Digital Government
When the Digital Government Strategy was released in May 2013, agencies were tasked with building APIs, launching mobile products, establishing digital governance and getting better customer feedback.
“the opportunity to innovate more with less, and enables entrepreneurs to better leverage government data to improve the quality of services to the American people”
— Digital Government Strategy
If agencies use each other’s services (via APIs and open data) then we can reduce redundancy and increase efficiency (streamlining when one agency collects new information or learns how to do something, increasing speed at which that is available in other agencies)
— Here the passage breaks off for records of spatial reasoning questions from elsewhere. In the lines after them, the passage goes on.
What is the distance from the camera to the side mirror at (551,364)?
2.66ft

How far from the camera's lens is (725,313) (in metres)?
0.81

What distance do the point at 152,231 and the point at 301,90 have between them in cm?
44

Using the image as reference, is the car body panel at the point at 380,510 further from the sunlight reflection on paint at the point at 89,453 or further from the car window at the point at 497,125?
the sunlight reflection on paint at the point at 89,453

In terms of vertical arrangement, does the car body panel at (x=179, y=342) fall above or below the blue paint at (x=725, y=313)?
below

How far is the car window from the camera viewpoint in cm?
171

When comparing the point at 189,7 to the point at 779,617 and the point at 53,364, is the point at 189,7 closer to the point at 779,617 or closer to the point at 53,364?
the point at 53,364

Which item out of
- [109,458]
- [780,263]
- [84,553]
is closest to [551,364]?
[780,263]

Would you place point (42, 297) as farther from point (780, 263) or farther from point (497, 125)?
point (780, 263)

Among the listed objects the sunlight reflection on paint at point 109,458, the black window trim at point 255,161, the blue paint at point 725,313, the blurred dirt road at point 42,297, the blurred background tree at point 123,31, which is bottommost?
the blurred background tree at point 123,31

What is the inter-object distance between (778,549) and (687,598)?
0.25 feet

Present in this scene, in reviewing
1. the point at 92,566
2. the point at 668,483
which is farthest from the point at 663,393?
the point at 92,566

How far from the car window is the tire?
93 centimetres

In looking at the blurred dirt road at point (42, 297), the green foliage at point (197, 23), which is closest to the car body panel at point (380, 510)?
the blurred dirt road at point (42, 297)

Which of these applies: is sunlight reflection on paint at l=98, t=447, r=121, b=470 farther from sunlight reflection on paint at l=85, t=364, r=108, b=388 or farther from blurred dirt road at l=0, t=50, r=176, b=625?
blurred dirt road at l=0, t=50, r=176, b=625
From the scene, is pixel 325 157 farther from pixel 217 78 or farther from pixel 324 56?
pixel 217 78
A team at GSA was chartered to support agencies in this work, with only 2 part-time employees to take on this big mission. They had the idea to engage innovators across government to contribute to this initiative that would help everyone.
Would federal employees work on tasks outside their agency in order to support each other in implementing this Digital Government strategy? To answer this question, they created the Open Opportunities program.
Lean Startup
From the beginning, the program applied modern agile practice and human-centered design. Program Leader, Lisa Nelson, read “The Lean Startup” by Eric Ries, “Lean Analytics”, and followed advice to “get outside the building and learn.”
The initial hypothesis:
- Individuals will see the program as a great opportunity.
- They will respond in large numbers.
- Agencies will think this is a good opportunity, too.
Initial communications:
The initial 3 year roadmap focused on guiding principles and goals.